GIVEN INFORMATION:
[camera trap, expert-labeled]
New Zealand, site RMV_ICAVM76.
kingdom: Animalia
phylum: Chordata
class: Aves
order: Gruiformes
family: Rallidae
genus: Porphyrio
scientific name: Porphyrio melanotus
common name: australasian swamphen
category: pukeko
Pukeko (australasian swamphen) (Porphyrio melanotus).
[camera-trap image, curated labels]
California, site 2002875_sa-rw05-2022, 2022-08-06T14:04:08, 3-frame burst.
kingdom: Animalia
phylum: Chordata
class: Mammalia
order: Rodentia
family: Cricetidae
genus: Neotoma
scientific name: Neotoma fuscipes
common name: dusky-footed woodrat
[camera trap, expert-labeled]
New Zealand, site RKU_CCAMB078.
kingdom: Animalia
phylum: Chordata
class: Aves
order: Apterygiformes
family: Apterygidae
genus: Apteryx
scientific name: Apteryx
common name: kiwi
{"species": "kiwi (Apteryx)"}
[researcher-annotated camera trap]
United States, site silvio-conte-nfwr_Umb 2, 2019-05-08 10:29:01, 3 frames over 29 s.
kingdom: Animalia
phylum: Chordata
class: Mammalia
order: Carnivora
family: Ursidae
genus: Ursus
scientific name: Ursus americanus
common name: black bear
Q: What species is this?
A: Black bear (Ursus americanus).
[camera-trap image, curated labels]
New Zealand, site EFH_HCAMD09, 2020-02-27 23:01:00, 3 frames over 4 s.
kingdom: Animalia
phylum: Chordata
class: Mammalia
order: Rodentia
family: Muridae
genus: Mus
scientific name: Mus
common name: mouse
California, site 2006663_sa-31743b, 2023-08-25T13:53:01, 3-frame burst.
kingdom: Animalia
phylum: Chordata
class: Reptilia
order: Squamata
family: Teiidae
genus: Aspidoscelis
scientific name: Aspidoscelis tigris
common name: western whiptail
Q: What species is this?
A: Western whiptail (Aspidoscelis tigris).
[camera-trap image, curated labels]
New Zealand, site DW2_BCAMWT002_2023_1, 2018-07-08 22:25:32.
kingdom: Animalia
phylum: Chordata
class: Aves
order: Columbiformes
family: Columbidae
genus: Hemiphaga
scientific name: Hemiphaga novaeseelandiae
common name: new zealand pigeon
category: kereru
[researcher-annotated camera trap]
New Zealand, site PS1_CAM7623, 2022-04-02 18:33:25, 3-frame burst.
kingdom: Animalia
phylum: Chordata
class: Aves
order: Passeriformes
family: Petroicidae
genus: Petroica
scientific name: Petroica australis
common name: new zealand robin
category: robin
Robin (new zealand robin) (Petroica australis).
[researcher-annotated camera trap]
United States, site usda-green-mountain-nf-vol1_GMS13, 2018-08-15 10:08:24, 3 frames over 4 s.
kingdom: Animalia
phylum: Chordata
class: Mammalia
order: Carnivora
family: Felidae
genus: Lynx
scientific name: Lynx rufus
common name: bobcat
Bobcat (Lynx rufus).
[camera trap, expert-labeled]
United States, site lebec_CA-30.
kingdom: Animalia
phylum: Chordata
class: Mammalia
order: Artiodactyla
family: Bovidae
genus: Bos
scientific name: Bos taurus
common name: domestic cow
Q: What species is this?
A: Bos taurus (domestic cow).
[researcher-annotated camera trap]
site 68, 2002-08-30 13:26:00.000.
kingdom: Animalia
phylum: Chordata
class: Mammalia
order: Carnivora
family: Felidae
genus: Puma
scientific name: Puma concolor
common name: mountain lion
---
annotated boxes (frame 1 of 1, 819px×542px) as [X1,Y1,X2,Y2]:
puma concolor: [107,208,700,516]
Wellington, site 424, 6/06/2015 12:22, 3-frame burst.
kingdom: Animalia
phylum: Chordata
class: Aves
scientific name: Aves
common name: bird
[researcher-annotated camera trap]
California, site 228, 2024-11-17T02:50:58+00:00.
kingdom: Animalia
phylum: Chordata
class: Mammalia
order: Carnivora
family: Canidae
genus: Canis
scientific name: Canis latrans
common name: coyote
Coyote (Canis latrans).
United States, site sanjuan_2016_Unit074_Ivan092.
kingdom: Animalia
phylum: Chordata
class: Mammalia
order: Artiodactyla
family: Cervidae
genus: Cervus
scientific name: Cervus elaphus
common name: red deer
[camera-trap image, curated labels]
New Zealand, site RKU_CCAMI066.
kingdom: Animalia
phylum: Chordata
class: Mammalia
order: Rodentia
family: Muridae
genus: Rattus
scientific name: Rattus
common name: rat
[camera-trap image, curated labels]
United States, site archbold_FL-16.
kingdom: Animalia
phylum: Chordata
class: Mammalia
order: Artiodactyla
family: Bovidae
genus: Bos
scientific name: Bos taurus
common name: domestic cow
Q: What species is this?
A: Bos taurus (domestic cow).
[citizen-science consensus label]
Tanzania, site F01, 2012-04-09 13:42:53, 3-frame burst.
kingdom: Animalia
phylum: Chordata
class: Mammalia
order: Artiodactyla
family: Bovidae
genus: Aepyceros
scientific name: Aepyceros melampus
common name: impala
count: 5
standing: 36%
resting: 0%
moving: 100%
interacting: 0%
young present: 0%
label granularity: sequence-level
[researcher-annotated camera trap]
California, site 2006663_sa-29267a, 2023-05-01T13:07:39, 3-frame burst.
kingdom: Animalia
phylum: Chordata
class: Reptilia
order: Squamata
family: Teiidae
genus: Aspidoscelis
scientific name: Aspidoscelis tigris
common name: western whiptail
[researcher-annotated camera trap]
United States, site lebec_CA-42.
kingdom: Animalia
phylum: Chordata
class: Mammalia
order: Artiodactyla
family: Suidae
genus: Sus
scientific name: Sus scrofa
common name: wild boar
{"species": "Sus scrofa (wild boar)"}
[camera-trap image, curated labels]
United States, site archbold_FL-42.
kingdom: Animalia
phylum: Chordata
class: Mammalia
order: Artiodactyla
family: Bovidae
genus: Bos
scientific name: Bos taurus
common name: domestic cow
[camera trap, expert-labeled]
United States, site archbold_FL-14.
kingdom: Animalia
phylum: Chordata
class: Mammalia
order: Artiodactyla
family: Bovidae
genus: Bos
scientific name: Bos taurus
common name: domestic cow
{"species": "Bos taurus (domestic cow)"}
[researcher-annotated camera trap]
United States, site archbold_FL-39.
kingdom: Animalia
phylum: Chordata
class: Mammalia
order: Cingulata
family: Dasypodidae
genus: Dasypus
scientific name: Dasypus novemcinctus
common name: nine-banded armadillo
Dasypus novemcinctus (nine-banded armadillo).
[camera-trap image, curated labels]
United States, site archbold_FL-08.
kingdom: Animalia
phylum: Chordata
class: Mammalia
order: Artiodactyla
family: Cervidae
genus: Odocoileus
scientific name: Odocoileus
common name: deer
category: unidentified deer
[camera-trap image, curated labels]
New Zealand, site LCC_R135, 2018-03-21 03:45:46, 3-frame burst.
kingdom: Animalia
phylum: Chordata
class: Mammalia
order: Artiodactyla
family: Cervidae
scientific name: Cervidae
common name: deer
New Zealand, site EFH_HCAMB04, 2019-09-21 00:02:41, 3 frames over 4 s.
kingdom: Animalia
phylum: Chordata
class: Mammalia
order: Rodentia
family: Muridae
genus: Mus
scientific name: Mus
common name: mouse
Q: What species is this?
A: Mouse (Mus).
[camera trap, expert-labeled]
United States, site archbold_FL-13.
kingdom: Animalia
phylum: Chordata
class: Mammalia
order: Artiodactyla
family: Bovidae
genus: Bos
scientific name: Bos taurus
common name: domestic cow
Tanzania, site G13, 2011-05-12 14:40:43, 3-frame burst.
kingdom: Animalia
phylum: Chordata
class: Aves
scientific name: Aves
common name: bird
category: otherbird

PROBLEM:
Make an exact copy of the whole listing, so that no line is lost.

SOLUTION TO THE EXERCISE:
[camera trap, expert-labeled]
New Zealand, site RMV_ICAVM76.
kingdom: Animalia
phylum: Chordata
class: Aves
order: Gruiformes
family: Rallidae
genus: Porphyrio
scientific name: Porphyrio melanotus
common name: australasian swamphen
category: pukeko
Pukeko (australasian swamphen) (Porphyrio melanotus).
[camera-trap image, curated labels]
California, site 2002875_sa-rw05-2022, 2022-08-06T14:04:08, 3-frame burst.
kingdom: Animalia
phylum: Chordata
class: Mammalia
order: Rodentia
family: Cricetidae
genus: Neotoma
scientific name: Neotoma fuscipes
common name: dusky-footed woodrat
[camera trap, expert-labeled]
New Zealand, site RKU_CCAMB078.
kingdom: Animalia
phylum: Chordata
class: Aves
order: Apterygiformes
family: Apterygidae
genus: Apteryx
scientific name: Apteryx
common name: kiwi
{"species": "kiwi (Apteryx)"}
[researcher-annotated camera trap]
United States, site silvio-conte-nfwr_Umb 2, 2019-05-08 10:29:01, 3 frames over 29 s.
kingdom: Animalia
phylum: Chordata
class: Mammalia
order: Carnivora
family: Ursidae
genus: Ursus
scientific name: Ursus americanus
common name: black bear
Q: What species is this?
A: Black bear (Ursus americanus).
[camera-trap image, curated labels]
New Zealand, site EFH_HCAMD09, 2020-02-27 23:01:00, 3 frames over 4 s.
kingdom: Animalia
phylum: Chordata
class: Mammalia
order: Rodentia
family: Muridae
genus: Mus
scientific name: Mus
common name: mouse
California, site 2006663_sa-31743b, 2023-08-25T13:53:01, 3-frame burst.
kingdom: Animalia
phylum: Chordata
class: Reptilia
order: Squamata
family: Teiidae
genus: Aspidoscelis
scientific name: Aspidoscelis tigris
common name: western whiptail
Q: What species is this?
A: Western whiptail (Aspidoscelis tigris).
[camera-trap image, curated labels]
New Zealand, site DW2_BCAMWT002_2023_1, 2018-07-08 22:25:32.
kingdom: Animalia
phylum: Chordata
class: Aves
order: Columbiformes
family: Columbidae
genus: Hemiphaga
scientific name: Hemiphaga novaeseelandiae
common name: new zealand pigeon
category: kereru
[researcher-annotated camera trap]
New Zealand, site PS1_CAM7623, 2022-04-02 18:33:25, 3-frame burst.
kingdom: Animalia
phylum: Chordata
class: Aves
order: Passeriformes
family: Petroicidae
genus: Petroica
scientific name: Petroica australis
common name: new zealand robin
category: robin
Robin (new zealand robin) (Petroica australis).
[researcher-annotated camera trap]
United States, site usda-green-mountain-nf-vol1_GMS13, 2018-08-15 10:08:24, 3 frames over 4 s.
kingdom: Animalia
phylum: Chordata
class: Mammalia
order: Carnivora
family: Felidae
genus: Lynx
scientific name: Lynx rufus
common name: bobcat
Bobcat (Lynx rufus).
[camera trap, expert-labeled]
United States, site lebec_CA-30.
kingdom: Animalia
phylum: Chordata
class: Mammalia
order: Artiodactyla
family: Bovidae
genus: Bos
scientific name: Bos taurus
common name: domestic cow
Q: What species is this?
A: Bos taurus (domestic cow).
[researcher-annotated camera trap]
site 68, 2002-08-30 13:26:00.000.
kingdom: Animalia
phylum: Chordata
class: Mammalia
order: Carnivora
family: Felidae
genus: Puma
scientific name: Puma concolor
common name: mountain lion
---
annotated boxes (frame 1 of 1, 819px×542px) as [X1,Y1,X2,Y2]:
puma concolor: [107,208,700,516]
Wellington, site 424, 6/06/2015 12:22, 3-frame burst.
kingdom: Animalia
phylum: Chordata
class: Aves
scientific name: Aves
common name: bird
[researcher-annotated camera trap]
California, site 228, 2024-11-17T02:50:58+00:00.
kingdom: Animalia
phylum: Chordata
class: Mammalia
order: Carnivora
family: Canidae
genus: Canis
scientific name: Canis latrans
common name: coyote
Coyote (Canis latrans).
United States, site sanjuan_2016_Unit074_Ivan092.
kingdom: Animalia
phylum: Chordata
class: Mammalia
order: Artiodactyla
family: Cervidae
genus: Cervus
scientific name: Cervus elaphus
common name: red deer
[camera-trap image, curated labels]
New Zealand, site RKU_CCAMI066.
kingdom: Animalia
phylum: Chordata
class: Mammalia
order: Rodentia
family: Muridae
genus: Rattus
scientific name: Rattus
common name: rat
[camera-trap image, curated labels]
United States, site archbold_FL-16.
kingdom: Animalia
phylum: Chordata
class: Mammalia
order: Artiodactyla
family: Bovidae
genus: Bos
scientific name: Bos taurus
common name: domestic cow
Q: What species is this?
A: Bos taurus (domestic cow).
[citizen-science consensus label]
Tanzania, site F01, 2012-04-09 13:42:53, 3-frame burst.
kingdom: Animalia
phylum: Chordata
class: Mammalia
order: Artiodactyla
family: Bovidae
genus: Aepyceros
scientific name: Aepyceros melampus
common name: impala
count: 5
standing: 36%
resting: 0%
moving: 100%
interacting: 0%
young present: 0%
label granularity: sequence-level
[researcher-annotated camera trap]
California, site 2006663_sa-29267a, 2023-05-01T13:07:39, 3-frame burst.
kingdom: Animalia
phylum: Chordata
class: Reptilia
order: Squamata
family: Teiidae
genus: Aspidoscelis
scientific name: Aspidoscelis tigris
common name: western whiptail
[researcher-annotated camera trap]
United States, site lebec_CA-42.
kingdom: Animalia
phylum: Chordata
class: Mammalia
order: Artiodactyla
family: Suidae
genus: Sus
scientific name: Sus scrofa
common name: wild boar
{"species": "Sus scrofa (wild boar)"}
[camera-trap image, curated labels]
United States, site archbold_FL-42.
kingdom: Animalia
phylum: Chordata
class: Mammalia
order: Artiodactyla
family: Bovidae
genus: Bos
scientific name: Bos taurus
common name: domestic cow
[camera trap, expert-labeled]
United States, site archbold_FL-14.
kingdom: Animalia
phylum: Chordata
class: Mammalia
order: Artiodactyla
family: Bovidae
genus: Bos
scientific name: Bos taurus
common name: domestic cow
{"species": "Bos taurus (domestic cow)"}
[researcher-annotated camera trap]
United States, site archbold_FL-39.
kingdom: Animalia
phylum: Chordata
class: Mammalia
order: Cingulata
family: Dasypodidae
genus: Dasypus
scientific name: Dasypus novemcinctus
common name: nine-banded armadillo
Dasypus novemcinctus (nine-banded armadillo).
[camera-trap image, curated labels]
United States, site archbold_FL-08.
kingdom: Animalia
phylum: Chordata
class: Mammalia
order: Artiodactyla
family: Cervidae
genus: Odocoileus
scientific name: Odocoileus
common name: deer
category: unidentified deer
[camera-trap image, curated labels]
New Zealand, site LCC_R135, 2018-03-21 03:45:46, 3-frame burst.
kingdom: Animalia
phylum: Chordata
class: Mammalia
order: Artiodactyla
family: Cervidae
scientific name: Cervidae
common name: deer
New Zealand, site EFH_HCAMB04, 2019-09-21 00:02:41, 3 frames over 4 s.
kingdom: Animalia
phylum: Chordata
class: Mammalia
order: Rodentia
family: Muridae
genus: Mus
scientific name: Mus
common name: mouse
Q: What species is this?
A: Mouse (Mus).
[camera trap, expert-labeled]
United States, site archbold_FL-13.
kingdom: Animalia
phylum: Chordata
class: Mammalia
order: Artiodactyla
family: Bovidae
genus: Bos
scientific name: Bos taurus
common name: domestic cow
Tanzania, site G13, 2011-05-12 14:40:43, 3-frame burst.
kingdom: Animalia
phylum: Chordata
class: Aves
scientific name: Aves
common name: bird
category: otherbird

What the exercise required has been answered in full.